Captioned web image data
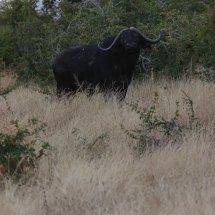 Water Buffalo, Ruha, Tanzania
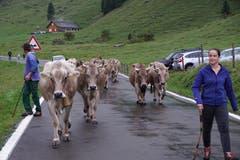 Den meisten Kühen wurde eine Fahrtreichel oder Glocke umgehängt. (Bild: Franz Imholz, 25. August 2018)
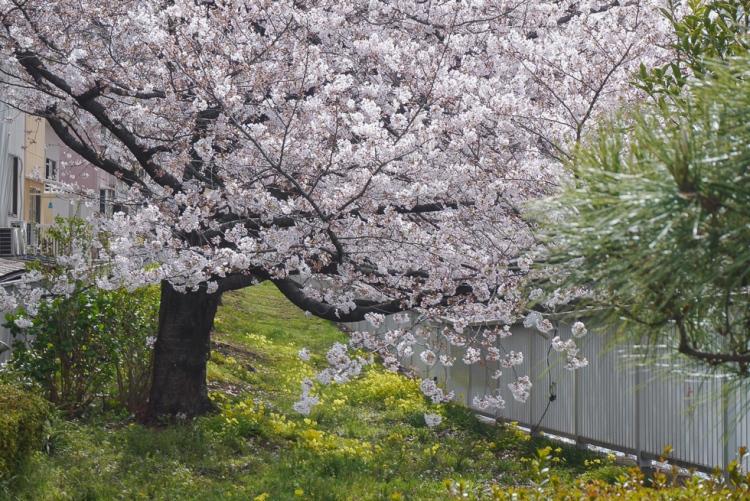 門前仲町深川櫻花樹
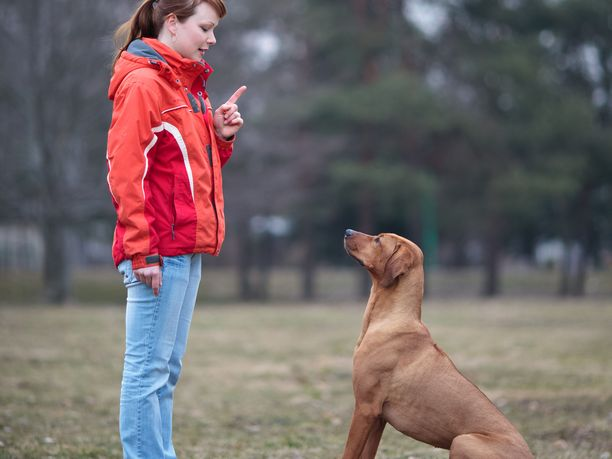 Koira-ajokortilla varmistettaisiin, että koiranomistajilla on paremmat edellytykset hallita koiraansa ja kouluttaa se oikein.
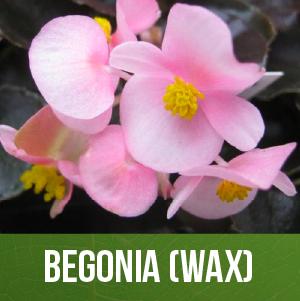 Begonia (Wax)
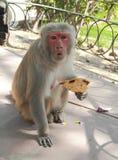 Affe mögen nicht, dass jemand auf dem Weg es ist Stockbild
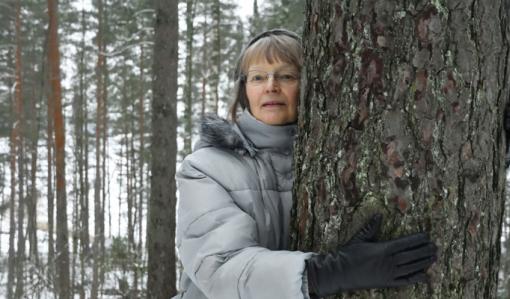 Samfälld skog – ett lätt sätt att äga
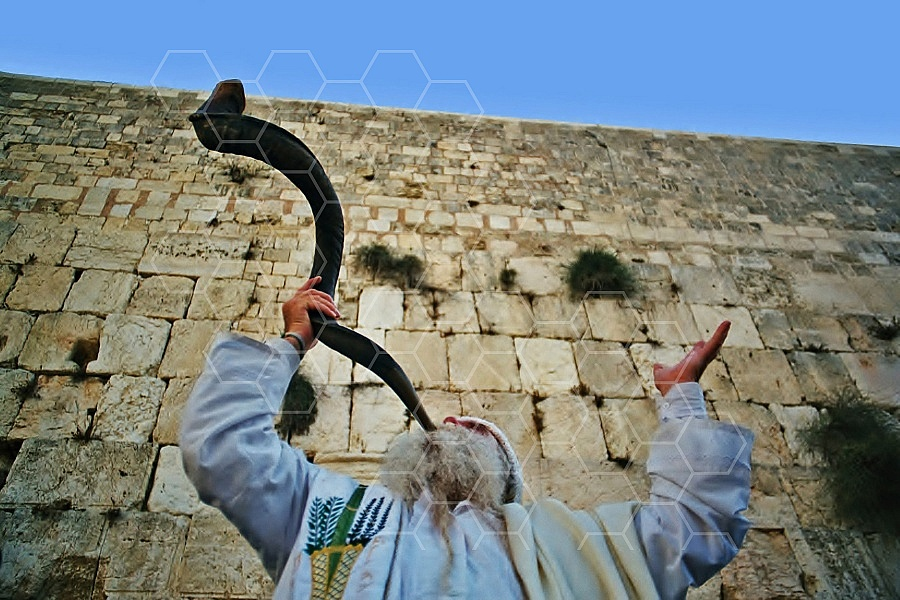 Kotel Blowing The Shofar 0005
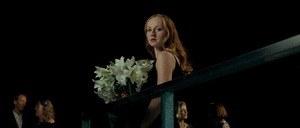 Weiße Lilien - Bild 1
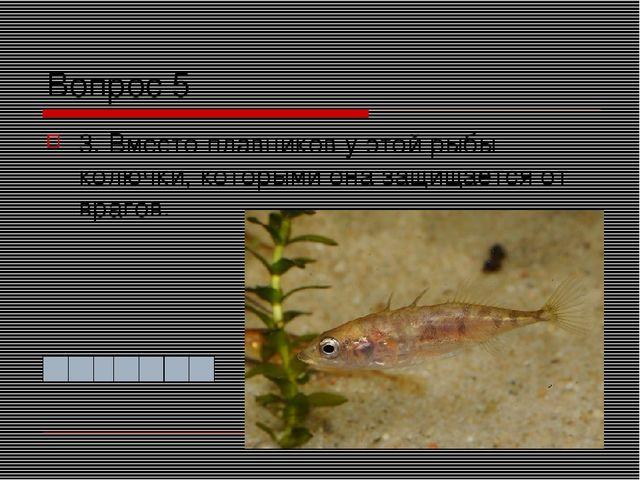 Вопрос 5 3. Вместо плавников у этой рыбы колючки, которыми она защищается от...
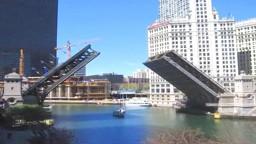 Building Bridges: The Physics of Construction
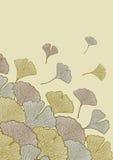 Queda das folhas Foto de Stock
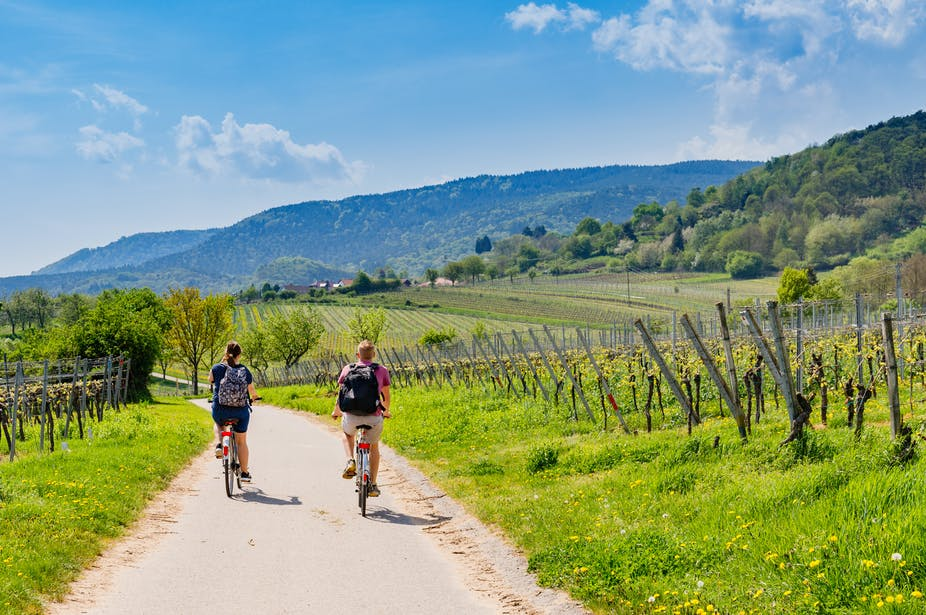 Pas besoin de partir bien loin pour s'émerveiller. La France regorge de régions viticoles à explorer. nnattalli / Shutterstock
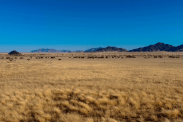 Die Steppe im Namibrand Nature Reserve, Namibia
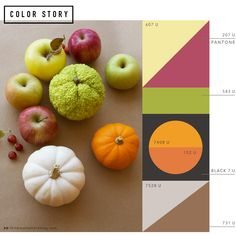 For many, Autumn is the best season of the year. For me, it's definitely one of my favorite times of the year to create color palettes inspired by nature. Brilliant hues and subtle shades surround us: Straw yellow, glorious orange, ripe crimson and warm, friendly green. We know it's still October, but this seasonal color story […]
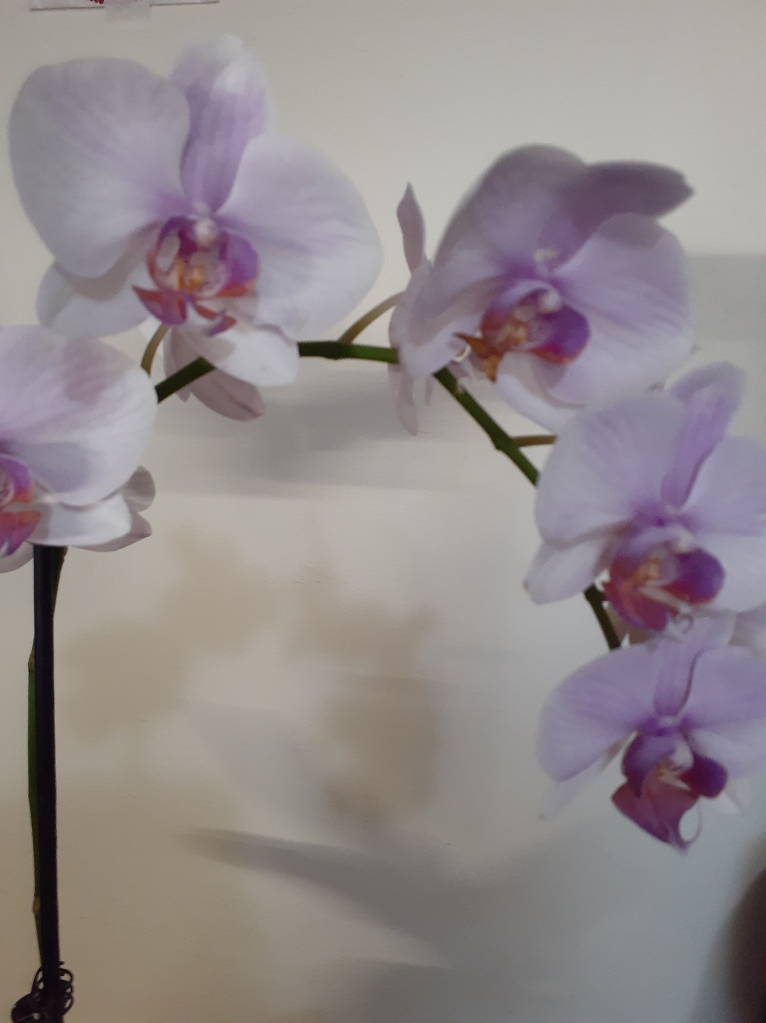 Phal. unknown (Janet Crafts)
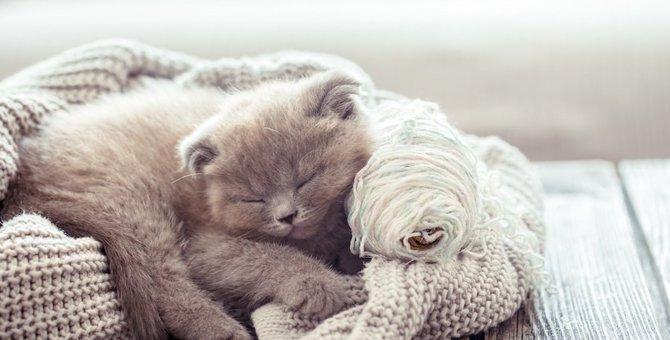 猫はどれぐらいの寒さなら耐えられる?お部屋の寒さ対策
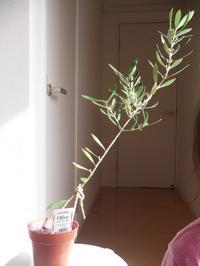 オリーブ苗、購入 - nagameの庭/yarn slave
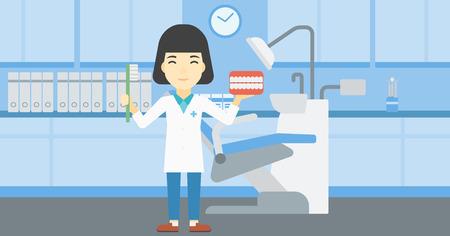 Azjatykci młody żeński dentysta trzyma stomatologicznego szczęka modela i toothbrush w doktorskim biurze. Żeński dentysta pokazuje stomatologicznego szczęka modela i toothbrush. Ilustracja wektorowa Płaska konstrukcja. Układ poziomy. Ilustracje wektorowe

What is required | Give back the data exactly, with no images.

Output of the task |
 Water Buffalo, Ruha, Tanzania
 Den meisten Kühen wurde eine Fahrtreichel oder Glocke umgehängt. (Bild: Franz Imholz, 25. August 2018)
 門前仲町深川櫻花樹
 Koira-ajokortilla varmistettaisiin, että koiranomistajilla on paremmat edellytykset hallita koiraansa ja kouluttaa se oikein.
 Begonia (Wax)
 Affe mögen nicht, dass jemand auf dem Weg es ist Stockbild
 Samfälld skog – ett lätt sätt att äga
 Kotel Blowing The Shofar 0005
 Weiße Lilien - Bild 1
 Вопрос 5 3. Вместо плавников у этой рыбы колючки, которыми она защищается от...
 Building Bridges: The Physics of Construction
 Queda das folhas Foto de Stock
 Pas besoin de partir bien loin pour s'émerveiller. La France regorge de régions viticoles à explorer. nnattalli / Shutterstock
 Die Steppe im Namibrand Nature Reserve, Namibia
 For many, Autumn is the best season of the year. For me, it's definitely one of my favorite times of the year to create color palettes inspired by nature. Brilliant hues and subtle shades surround us: Straw yellow, glorious orange, ripe crimson and warm, friendly green. We know it's still October, but this seasonal color story […]
 Phal. unknown (Janet Crafts)
 猫はどれぐらいの寒さなら耐えられる?お部屋の寒さ対策
 オリーブ苗、購入 - nagameの庭/yarn slave
 Azjatykci młody żeński dentysta trzyma stomatologicznego szczęka modela i toothbrush w doktorskim biurze. Żeński dentysta pokazuje stomatologicznego szczęka modela i toothbrush. Ilustracja wektorowa Płaska konstrukcja. Układ poziomy. Ilustracje wektorowe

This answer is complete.